Newsletters, ad copy, keynote speeches, press releases, and discarded products: this is the corporate detritus that usually ends up in dumpsters across Silicon Valley. In the case of Apple Computer, however, those papers have been preserved. The company that defined computer culture, helped build Silicon Valley, and spawned an army of fiercely devoted, mouse-wielding GUI fans has long dreamed of funneling its history into an Apple museum.
But with budget cuts and staff attrition, that dream has faded, and instead the company this week bequeathed the Apple Collection to Stanford University. Both parties say there's no place where Apple's history will be better preserved than the university that has shaped Silicon Valley.
"There's a lot of Apple culture - irreverence and creativity - in Web culture. The kind of environment for computers that Macintosh established, and the opening up of new kinds of people to the Web and computing, has had a big influence on Stanford University," says Henry Lowood, curator of the material. "It's starting to filter into new ideas about teaching and using computers that I can't imagine coming from another computing system."
The Apple collection spans more than 20 years of the company's history - a veritable mountain of documents, ephemera, products, and papers currently residing in 2,000 cardboard boxes. Amid the ancient advertisements, outdated computers and software, posters, brochures, annual reports, and historic agreements, the archivists have also included flotsam like mugs, memos, and product prototypes. There's even a few former executives' scrapbooks, and a whole battalion of boxes mysteriously labeled "Woz's Boxes."
"What emerges is the incredible creativity and the fun that's been part of this industry - really innovative ideas," says project coordinator Monica Ertel, former VP of Apple's recently disbanded Advanced Technology Group. "When you look at how this has been expressed - through the T-shirts, the mugs, the crazy memos - the colorful aspect of it shows this mix of creativity and fun that makes Silicon Valley so unusual."
"The collection is voluminous," notes Lowood. So much so, in fact, that it's going to take a small staff at least six months to process what's in the boxes and create a list, inventory, and guide. Once that's been done, they plan to open up the collection for research purposes and have regular exhibits in the library.
The materials have been assembled since the 1970s, a grassroots movement on the part of employees who felt that the company's history was not only interesting, but also offered an important perspective on Silicon Valley's rise. After years of collecting, the group 's petition to build a museum was approved in the early 1990s; unfortunately, Apple's plummeting revenues and company layoffs caused the museum plans to be shelved, and the librarians who had assembled the materials to be laid off. In the wake of those plans, Ertel contacted Stanford and suggested it take over the materials.

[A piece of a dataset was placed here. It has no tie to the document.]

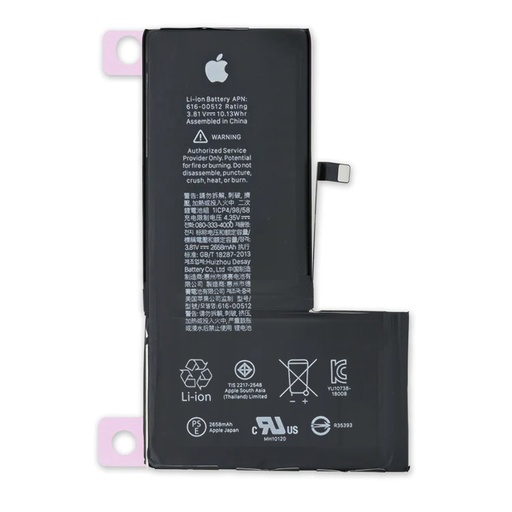 iPhone Xs Max Battery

As she explains, "The mission of Apple isn't to provide historical perspective - it's important to us, but we're a manufacturer.... By donating it to Stanford, whose charter is to study Silicon Valley, it seemed like a wonderful place to put it."
Stanford, just a few miles from the heart of Silicon Valley, has a long relationship with the technology industry. Luminaries like Doug Engelbart birthed ideas in Stanford's research labs and then turned them into industry-changing technologies (the Apple mouse, in Englebart's case); Stanford's 45-year-old industrial park spurred the growth of other Valley industrial parks; the semiconductor industry relied heavily on Stanford's support. Even now, the students that graduate from Stanford often settle in the Valley region and put their education to work building new companies and technologies; after they become successful, they sometimes return to Stanford as lecturers and professors, and in some cases even fund research centers and campus buildings.
As Lowood puts it, "Stanford has been one of the key institutions in the growth of the Valley - it's a different role than Hewlett-Packard or Apple, because it's not competition, because it's a resource we can all draw from.... Today, if you go to a company in Silicon Valley, what they think of Stanford as bringing to the company [is usually] research, engineering talent, business managers."
But while the demise of the Apple museum and its dedicated supporters offers a nostalgic and bitter taste of the company's recent suffering, Lowood also thinks that pile of boxes offers hope for Apple as a company.
"There's a lot of documents here about Apple before Macintosh. This is a company that's already gone through transitions and lived through them; it was a radically different company before the Macintosh," he says. "It gives you a different perspective on a company going through changes now. Everyone says they've reached an end point, that they'll end in failure. But if you look at the history of the company, perhaps there's another transformation in sight."